::: Extracted data
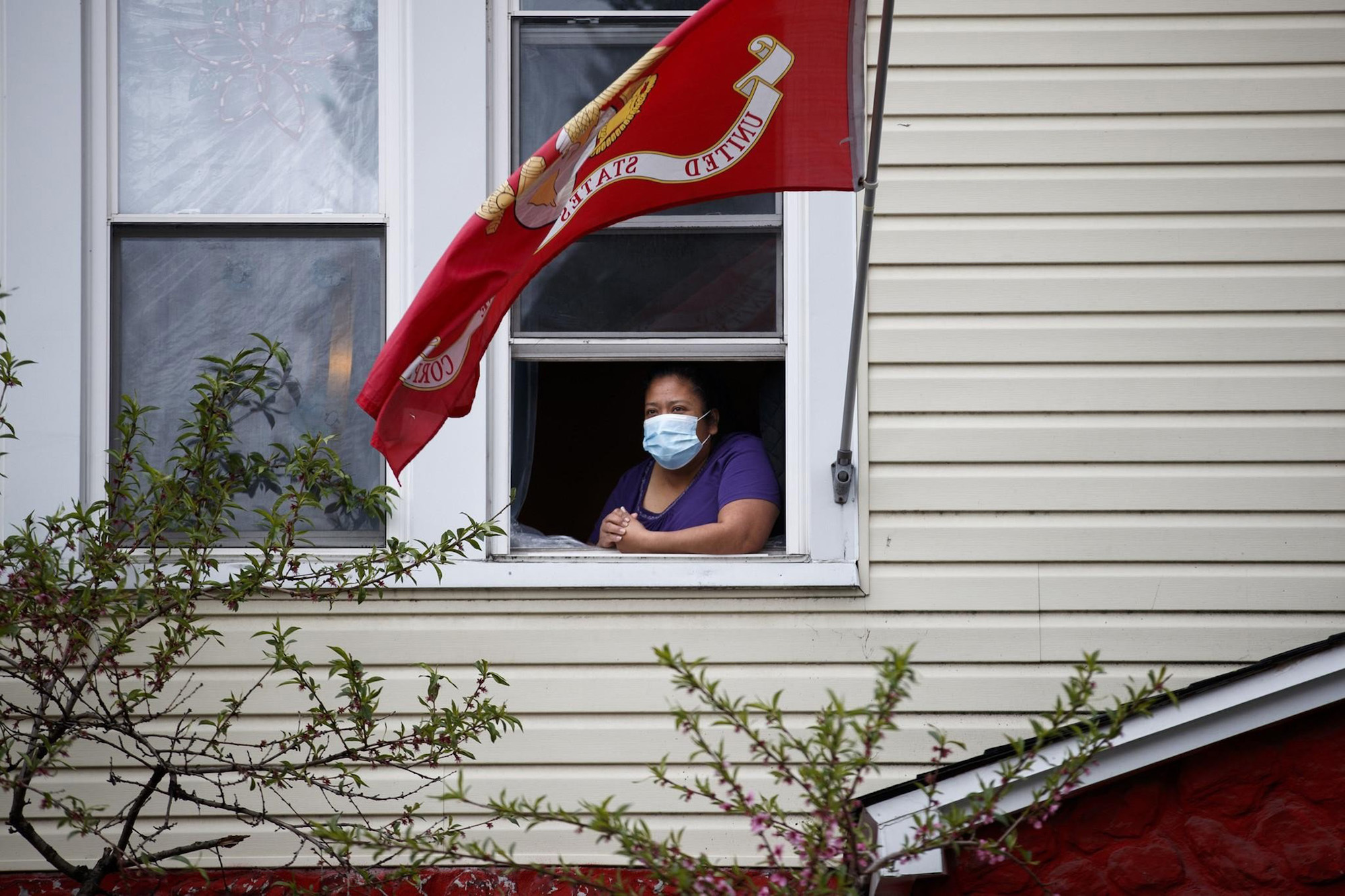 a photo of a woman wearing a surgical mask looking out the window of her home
::::::
::: Extracted data
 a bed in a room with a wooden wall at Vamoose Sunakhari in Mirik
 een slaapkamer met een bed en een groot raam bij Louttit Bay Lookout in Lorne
::::::
— Task instructions —
Please reproduce, exactly as they appear above, the lines from the line containing "a bed in a room" up to and including the line containing "een slaapkamer met".

— Exercise response —
 a bed in a room with a wooden wall at Vamoose Sunakhari in Mirik
 een slaapkamer met een bed en een groot raam bij Louttit Bay Lookout in Lorne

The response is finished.